Minor issues with search and sparql

cldi / CanLink

Contains code and tools used to public the Canadian thesis list.

http://canlink.library.ualberta.ca/

3 stars 1 forks source link

Minor issues with search and sparql #41

Open sfarnel opened 6 years ago

sfarnel commented 6 years ago

Seems some data may be missing on the server:

From search: Not Found

The requested URL /Person/6f3654711da669ee4963ac6c8447a618 was not found on this server.

Canned SPARQL query returns no data

rwarren2 commented 6 years ago

Old data. Waiting on @maharshmellow to signal that all the updates have been done before wiping database and restarting.

sfarnel commented 6 years ago

👍

On Mon, Aug 28, 2017 at 8:44 PM, rwarren2 notifications@github.com wrote:

Old data. Waiting on @maharshmellow https://github.com/maharshmellow to signal that all the updates have been done before wiping database and restarting.

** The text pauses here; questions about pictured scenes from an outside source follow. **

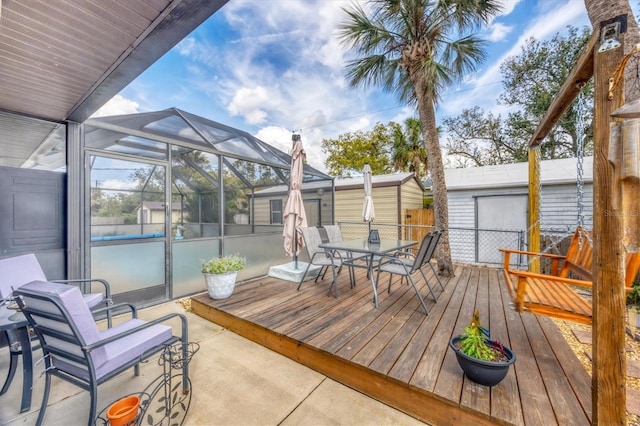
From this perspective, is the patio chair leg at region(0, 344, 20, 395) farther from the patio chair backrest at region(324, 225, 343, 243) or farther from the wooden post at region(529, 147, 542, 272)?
the wooden post at region(529, 147, 542, 272)

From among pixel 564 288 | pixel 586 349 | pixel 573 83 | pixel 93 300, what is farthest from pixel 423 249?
pixel 93 300

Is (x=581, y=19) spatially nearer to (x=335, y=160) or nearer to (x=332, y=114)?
(x=332, y=114)

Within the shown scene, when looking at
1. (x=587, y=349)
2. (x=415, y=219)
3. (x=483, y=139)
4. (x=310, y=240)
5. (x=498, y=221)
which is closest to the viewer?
(x=587, y=349)

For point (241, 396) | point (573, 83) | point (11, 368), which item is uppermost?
point (573, 83)

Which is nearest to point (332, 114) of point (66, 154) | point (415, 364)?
point (66, 154)

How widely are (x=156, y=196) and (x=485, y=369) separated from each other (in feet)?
14.9

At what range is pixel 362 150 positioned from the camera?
54.1 ft

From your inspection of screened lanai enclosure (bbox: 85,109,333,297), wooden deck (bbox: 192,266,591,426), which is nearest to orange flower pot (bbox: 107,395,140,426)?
wooden deck (bbox: 192,266,591,426)

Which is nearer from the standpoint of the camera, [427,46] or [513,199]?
[427,46]

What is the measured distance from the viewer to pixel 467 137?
14359mm

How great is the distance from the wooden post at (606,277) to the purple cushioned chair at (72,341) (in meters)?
2.74

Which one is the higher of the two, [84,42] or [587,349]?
[84,42]

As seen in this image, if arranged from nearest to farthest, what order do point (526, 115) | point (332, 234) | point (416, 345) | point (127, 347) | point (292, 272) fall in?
point (127, 347)
point (416, 345)
point (292, 272)
point (332, 234)
point (526, 115)

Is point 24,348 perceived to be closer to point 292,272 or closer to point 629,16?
point 292,272
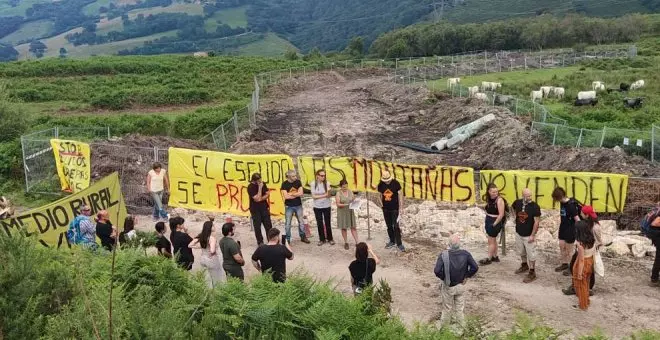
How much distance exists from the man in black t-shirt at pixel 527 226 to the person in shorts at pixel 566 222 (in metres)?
0.45

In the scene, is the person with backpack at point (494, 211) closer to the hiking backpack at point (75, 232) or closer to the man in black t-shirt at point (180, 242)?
the man in black t-shirt at point (180, 242)

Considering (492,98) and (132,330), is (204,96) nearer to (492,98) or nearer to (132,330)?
(492,98)

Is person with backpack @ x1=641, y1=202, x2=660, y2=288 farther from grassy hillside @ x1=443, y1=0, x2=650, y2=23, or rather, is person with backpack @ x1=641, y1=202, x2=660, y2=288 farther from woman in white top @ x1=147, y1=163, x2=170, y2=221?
grassy hillside @ x1=443, y1=0, x2=650, y2=23

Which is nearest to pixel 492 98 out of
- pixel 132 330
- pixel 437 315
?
pixel 437 315

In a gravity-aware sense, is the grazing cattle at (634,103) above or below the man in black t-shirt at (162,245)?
below

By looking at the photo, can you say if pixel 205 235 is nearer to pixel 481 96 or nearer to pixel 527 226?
pixel 527 226

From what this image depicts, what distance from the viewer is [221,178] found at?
15766mm

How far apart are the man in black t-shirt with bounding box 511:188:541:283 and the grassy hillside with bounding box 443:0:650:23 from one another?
137 metres

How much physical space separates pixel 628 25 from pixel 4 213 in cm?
9148

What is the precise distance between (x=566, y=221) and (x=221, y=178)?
8.58 metres

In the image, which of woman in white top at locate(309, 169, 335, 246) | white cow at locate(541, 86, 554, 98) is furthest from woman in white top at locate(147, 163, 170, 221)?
white cow at locate(541, 86, 554, 98)

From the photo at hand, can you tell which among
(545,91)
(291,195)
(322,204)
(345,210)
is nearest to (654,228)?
(345,210)

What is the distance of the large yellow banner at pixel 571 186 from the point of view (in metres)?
13.1

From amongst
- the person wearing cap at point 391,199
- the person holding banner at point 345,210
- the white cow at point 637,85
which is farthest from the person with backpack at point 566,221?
the white cow at point 637,85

— You are receiving this because you authored the thread. Reply to this email directly, view it on GitHub https://github.com/cldi/CanLink/issues/41#issuecomment-325538892, or mute the thread https://github.com/notifications/unsubscribe-auth/AEevTM1bpxInsNeSnsWb9eLlMHX4nALbks5sc3sJgaJpZM4PEsNr .

-- Sharon Farnel

Metadata Coordinator, University of Alberta Libraries sharon.farnel@ualberta.ca | 780-492-3685

The University of Alberta is situated on traditional Treaty 6 territory and homeland of the Métis peoples. Amiskwaciwâskahikan / ᐊᒥᐢᑲᐧᒋᕀᐋᐧᐢᑲᐦᐃᑲᐣ / Edmonton

maharshmellow commented 6 years ago

I just need to put a few slow processes into the multiprocessing loop so I'll let you know when I'm done that.

rwarren2 commented 6 years ago

Let's try and get a full blow test in today?

rwarren2 commented 6 years ago

Which slow processes are these @maharshmellow ?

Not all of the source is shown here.